◆ Фрагмент текста
_____

В первый раз я увидел и услышал Кекконена лет десять назад, в холодный зимний день в Лахти, возле знаменитого трамплина для прыжков с лыжами. Пар дыхания вырывался из ртов многотысячных болельщиков и лыжников. Согревая себя, люди переминались с ноги на ногу, а высокий человек, поблескивая очками, с обнаженной, несмотря на мороз, лысой головой, открывал международные лыжные соревнования.

И вот сейчас с этим высоким, сухощавым человеком с умными проницательными глазами мы сидим за столом в его гостиной в Тамманиеми, и он рассказывает, что зимой в шестьдесят шестом году он прошел на лыжах тысячу пятьсот километров, а в этом году — только тысячу, потому что именно на зиму выпало несколько зарубежных визитов. Но зато в наступающем шестьдесят восьмом он непременно наверстает упущенное. И когда я спрашиваю своего собеседника, какое не имеющее отношения к политике событие его жизни ярче всего врезалось ему в память, я думаю, не о спорте ли он скажет, не о той ли минуте, когда стал чемпионом страны…

Но нет! После краткого раздумья Урхо Кекконен отвечает:

— Нет! Спорт у меня — хобби. И наиболее сильное переживание — не рекордный прыжок, а защита диссертации на степень доктора юридических наук.

_____

◆ Извлечённый листинг
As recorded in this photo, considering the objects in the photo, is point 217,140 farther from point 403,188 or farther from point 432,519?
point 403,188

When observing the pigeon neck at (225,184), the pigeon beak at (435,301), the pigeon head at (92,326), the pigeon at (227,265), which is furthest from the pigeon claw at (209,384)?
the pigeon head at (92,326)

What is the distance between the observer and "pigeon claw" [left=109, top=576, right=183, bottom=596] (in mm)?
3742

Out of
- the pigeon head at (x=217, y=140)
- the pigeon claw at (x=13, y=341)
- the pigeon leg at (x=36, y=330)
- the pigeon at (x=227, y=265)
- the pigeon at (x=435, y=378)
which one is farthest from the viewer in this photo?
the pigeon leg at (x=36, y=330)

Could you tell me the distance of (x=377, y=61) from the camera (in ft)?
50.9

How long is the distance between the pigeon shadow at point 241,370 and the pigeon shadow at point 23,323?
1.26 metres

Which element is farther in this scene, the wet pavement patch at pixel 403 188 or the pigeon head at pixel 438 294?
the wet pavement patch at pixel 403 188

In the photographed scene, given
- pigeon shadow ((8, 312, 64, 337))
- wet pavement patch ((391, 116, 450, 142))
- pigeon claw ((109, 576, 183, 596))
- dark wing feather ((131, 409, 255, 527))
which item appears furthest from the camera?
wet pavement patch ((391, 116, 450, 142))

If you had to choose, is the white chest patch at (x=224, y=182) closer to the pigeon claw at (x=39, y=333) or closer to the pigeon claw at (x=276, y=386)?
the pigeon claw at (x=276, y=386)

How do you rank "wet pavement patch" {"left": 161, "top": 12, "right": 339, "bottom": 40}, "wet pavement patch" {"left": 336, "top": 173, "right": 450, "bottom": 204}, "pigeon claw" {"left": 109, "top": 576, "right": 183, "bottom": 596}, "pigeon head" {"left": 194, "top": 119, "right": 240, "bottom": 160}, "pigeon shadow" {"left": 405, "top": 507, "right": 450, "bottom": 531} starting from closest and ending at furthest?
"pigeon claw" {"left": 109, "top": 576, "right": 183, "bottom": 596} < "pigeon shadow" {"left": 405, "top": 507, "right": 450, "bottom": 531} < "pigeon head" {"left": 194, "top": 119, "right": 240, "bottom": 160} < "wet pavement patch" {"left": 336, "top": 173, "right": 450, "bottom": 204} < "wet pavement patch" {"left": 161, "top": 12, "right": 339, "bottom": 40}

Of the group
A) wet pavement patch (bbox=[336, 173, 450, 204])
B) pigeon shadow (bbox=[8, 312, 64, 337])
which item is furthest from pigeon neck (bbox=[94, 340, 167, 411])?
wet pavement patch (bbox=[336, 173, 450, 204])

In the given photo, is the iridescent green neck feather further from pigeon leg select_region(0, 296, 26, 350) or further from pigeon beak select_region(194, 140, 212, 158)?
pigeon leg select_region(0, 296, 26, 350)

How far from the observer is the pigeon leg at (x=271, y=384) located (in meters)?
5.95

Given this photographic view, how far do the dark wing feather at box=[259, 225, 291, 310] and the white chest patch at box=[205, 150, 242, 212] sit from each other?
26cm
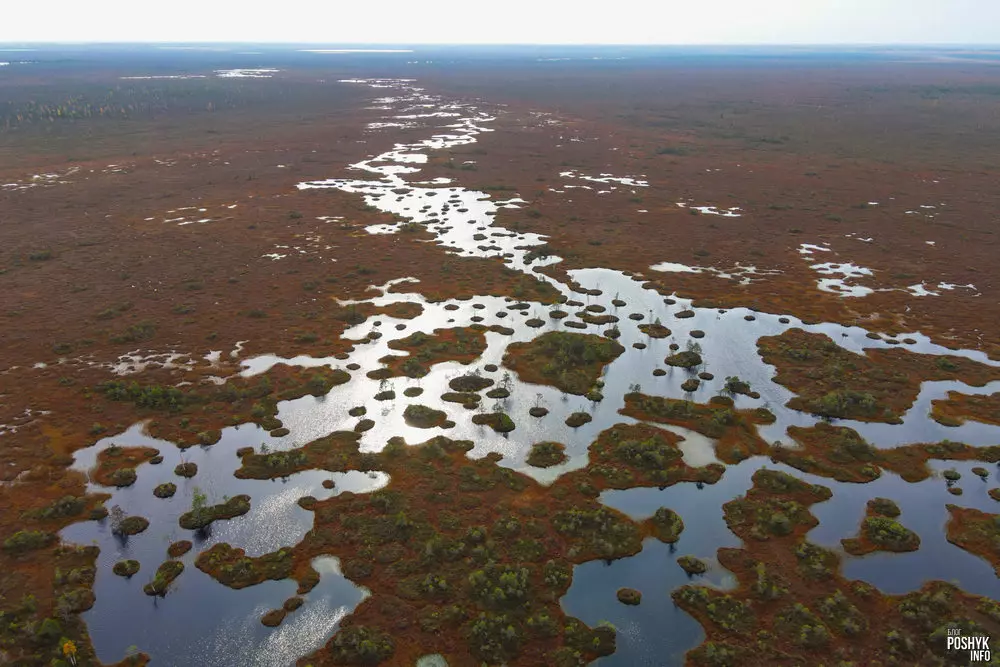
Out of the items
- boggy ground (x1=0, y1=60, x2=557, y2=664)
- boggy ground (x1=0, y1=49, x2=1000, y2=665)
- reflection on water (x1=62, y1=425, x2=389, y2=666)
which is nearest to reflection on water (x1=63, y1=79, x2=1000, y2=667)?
reflection on water (x1=62, y1=425, x2=389, y2=666)

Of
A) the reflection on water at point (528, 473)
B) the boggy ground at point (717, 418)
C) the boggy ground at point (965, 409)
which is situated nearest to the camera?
the reflection on water at point (528, 473)

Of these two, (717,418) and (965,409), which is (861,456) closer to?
(717,418)

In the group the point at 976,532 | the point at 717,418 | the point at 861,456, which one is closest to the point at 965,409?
the point at 861,456

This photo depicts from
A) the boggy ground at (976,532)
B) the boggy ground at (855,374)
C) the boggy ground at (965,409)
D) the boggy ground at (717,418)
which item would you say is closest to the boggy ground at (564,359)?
the boggy ground at (717,418)

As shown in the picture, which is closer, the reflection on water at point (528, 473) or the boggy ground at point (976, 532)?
the reflection on water at point (528, 473)

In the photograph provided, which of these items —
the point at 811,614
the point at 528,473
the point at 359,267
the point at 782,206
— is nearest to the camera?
the point at 811,614

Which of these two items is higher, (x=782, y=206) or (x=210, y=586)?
(x=782, y=206)

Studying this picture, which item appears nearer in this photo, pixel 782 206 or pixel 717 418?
pixel 717 418

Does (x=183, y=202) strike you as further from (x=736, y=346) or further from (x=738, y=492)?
(x=738, y=492)

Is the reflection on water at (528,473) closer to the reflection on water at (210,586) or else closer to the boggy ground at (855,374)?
the reflection on water at (210,586)

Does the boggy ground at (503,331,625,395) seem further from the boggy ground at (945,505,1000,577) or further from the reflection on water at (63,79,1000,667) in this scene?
the boggy ground at (945,505,1000,577)
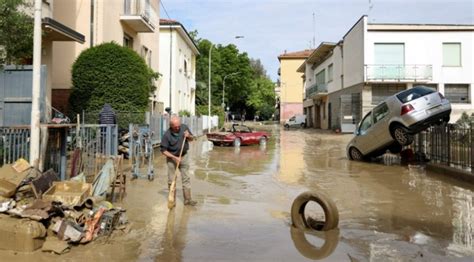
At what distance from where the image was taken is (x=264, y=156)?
1958 cm

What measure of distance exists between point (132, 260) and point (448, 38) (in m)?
36.0

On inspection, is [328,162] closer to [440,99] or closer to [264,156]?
[264,156]

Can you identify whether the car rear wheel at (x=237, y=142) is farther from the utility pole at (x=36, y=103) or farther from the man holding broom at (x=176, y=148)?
the utility pole at (x=36, y=103)

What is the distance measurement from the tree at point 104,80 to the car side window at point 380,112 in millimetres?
8378

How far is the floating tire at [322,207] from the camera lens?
6941 millimetres

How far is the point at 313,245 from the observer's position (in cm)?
625

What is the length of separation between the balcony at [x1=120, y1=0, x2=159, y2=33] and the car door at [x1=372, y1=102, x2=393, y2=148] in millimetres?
12159

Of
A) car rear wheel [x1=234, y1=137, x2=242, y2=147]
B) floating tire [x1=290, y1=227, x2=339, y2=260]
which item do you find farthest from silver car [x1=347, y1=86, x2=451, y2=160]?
car rear wheel [x1=234, y1=137, x2=242, y2=147]

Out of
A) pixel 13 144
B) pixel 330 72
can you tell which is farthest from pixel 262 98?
pixel 13 144

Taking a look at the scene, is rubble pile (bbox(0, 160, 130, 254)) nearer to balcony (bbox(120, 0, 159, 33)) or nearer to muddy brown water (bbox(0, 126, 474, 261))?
muddy brown water (bbox(0, 126, 474, 261))

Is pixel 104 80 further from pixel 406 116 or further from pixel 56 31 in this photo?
pixel 406 116

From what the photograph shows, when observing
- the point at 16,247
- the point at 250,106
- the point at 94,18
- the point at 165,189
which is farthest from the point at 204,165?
the point at 250,106

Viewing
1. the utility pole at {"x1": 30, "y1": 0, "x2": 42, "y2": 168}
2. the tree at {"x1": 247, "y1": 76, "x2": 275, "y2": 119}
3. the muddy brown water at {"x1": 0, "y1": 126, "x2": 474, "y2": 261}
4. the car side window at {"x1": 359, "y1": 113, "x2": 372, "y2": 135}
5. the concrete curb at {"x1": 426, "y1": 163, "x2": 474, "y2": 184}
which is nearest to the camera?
the muddy brown water at {"x1": 0, "y1": 126, "x2": 474, "y2": 261}

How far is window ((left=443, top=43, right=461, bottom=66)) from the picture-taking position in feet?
119
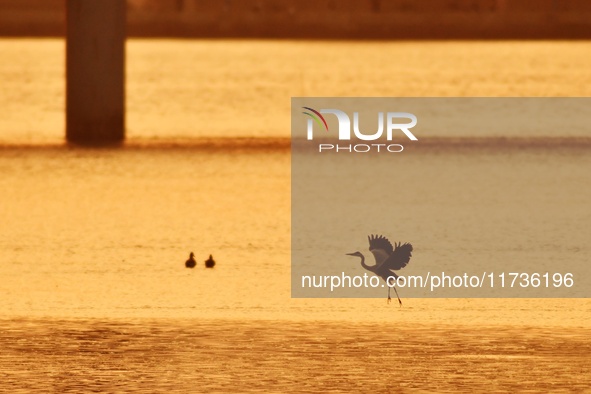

_____

◆ Задания к выполнению
1. Ответьте на вопросы по тексту о Кекконене.
(a) В каком городе и возле какого сооружения Кекконен открывал международные лыжные соревнования?
(b) Сколько километров Кекконен прошел на лыжах зимой шестьдесят шестого года?
(c) Какое событие Кекконен назвал наиболее сильным переживанием?
2. Продолжите текст о беседе с Урхо Кекконеном в Тамманиеми с того места, на котором он обрывается.

◆ Ответы к заданиям
1.
(a) В Лахти, возле знаменитого трамплина для прыжков с лыжами.
(b) Тысячу пятьсот километров.
(c) Защиту диссертации на степень доктора юридических наук.

2.
III

Это было в 1936 году, в том же году, когда его впервые избрали депутатом парламента. Диссертация была посвящена муниципальному праву. Исторически сложилось так, что в жизни Суоми местное, муниципальное самоуправление играет особую, огромную роль. Впрочем, рассказ об этом увел бы нас далеко в сторону, и поэтому здесь я хочу сказать то, что ученые, не только в Суоми, но и у нас, считают, что докторская диссертация Кекконена имеет большую научную ценность. Работая над ней, он больше года провел в Германии — в 1931—1932 годах, как раз тогда, когда гитлеровский фашизм неудержимо рвался к власти. Из Германии молодой юрист пишет одну за другой корреспонденции в финскую газету, подвергая уничтожающей критике Гитлера и его партию.

И много позже парламентскую деятельность Кекконен совмещал с журналистской. Перед тем как приехать в Тамманиеми, я просмотрел книжку Пекка Пейтси, изданную в годы второй мировой войны, в которой собраны статьи, в частности доказывающие, что война эта для финнов бесперспективна, что надо выйти из нее и изменить внешнеполитический курс и начать сотрудничать с Советским Союзом. Пекка Пейтси — был псевдоним Урхо Кекконена.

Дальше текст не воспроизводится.